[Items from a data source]
··········

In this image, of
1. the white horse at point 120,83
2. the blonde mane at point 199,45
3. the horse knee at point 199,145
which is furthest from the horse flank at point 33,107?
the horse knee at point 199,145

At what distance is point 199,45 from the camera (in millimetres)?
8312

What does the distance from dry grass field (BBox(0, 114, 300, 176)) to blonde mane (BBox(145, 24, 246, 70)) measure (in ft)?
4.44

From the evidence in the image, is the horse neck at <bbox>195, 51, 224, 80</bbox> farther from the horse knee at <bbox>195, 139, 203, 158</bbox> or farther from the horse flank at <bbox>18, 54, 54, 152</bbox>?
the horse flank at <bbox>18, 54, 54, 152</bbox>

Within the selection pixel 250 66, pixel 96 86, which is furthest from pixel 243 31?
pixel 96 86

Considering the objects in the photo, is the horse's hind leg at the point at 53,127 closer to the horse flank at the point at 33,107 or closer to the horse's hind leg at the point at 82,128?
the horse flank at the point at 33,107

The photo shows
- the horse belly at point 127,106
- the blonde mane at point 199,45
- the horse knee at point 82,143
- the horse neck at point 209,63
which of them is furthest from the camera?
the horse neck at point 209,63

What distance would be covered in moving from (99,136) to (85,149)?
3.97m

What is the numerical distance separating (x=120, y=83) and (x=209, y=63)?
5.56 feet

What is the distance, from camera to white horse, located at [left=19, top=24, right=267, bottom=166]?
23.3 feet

··········

Copy every one of the records above line for line, with no changes to wording, numbers, or punctuation.

Exercise response:
In this image, of
1. the white horse at point 120,83
2. the blonde mane at point 199,45
3. the horse knee at point 199,145
which is furthest from the horse flank at point 33,107?
the horse knee at point 199,145

At what distance is point 199,45 from the camera (in millimetres)?
8312

What does the distance from dry grass field (BBox(0, 114, 300, 176)) to blonde mane (BBox(145, 24, 246, 70)) measure (in ft)?
4.44

From the evidence in the image, is the horse neck at <bbox>195, 51, 224, 80</bbox> farther from the horse knee at <bbox>195, 139, 203, 158</bbox> or farther from the horse flank at <bbox>18, 54, 54, 152</bbox>?
the horse flank at <bbox>18, 54, 54, 152</bbox>

Within the selection pixel 250 66, pixel 96 86, which is furthest from pixel 243 31?
pixel 96 86

Considering the objects in the photo, is the horse's hind leg at the point at 53,127 closer to the horse flank at the point at 33,107 or closer to the horse's hind leg at the point at 82,128?
the horse flank at the point at 33,107

The photo shows
- the horse belly at point 127,106
- the blonde mane at point 199,45
- the horse knee at point 82,143
- the horse neck at point 209,63
which of them is furthest from the camera?
the horse neck at point 209,63

What distance would be covered in moving from (99,136) to (85,149)?
3.97m

What is the numerical distance separating (x=120, y=83) and (x=209, y=63)?
5.56 feet

What is the distance, from camera to white horse, located at [left=19, top=24, right=267, bottom=166]?
23.3 feet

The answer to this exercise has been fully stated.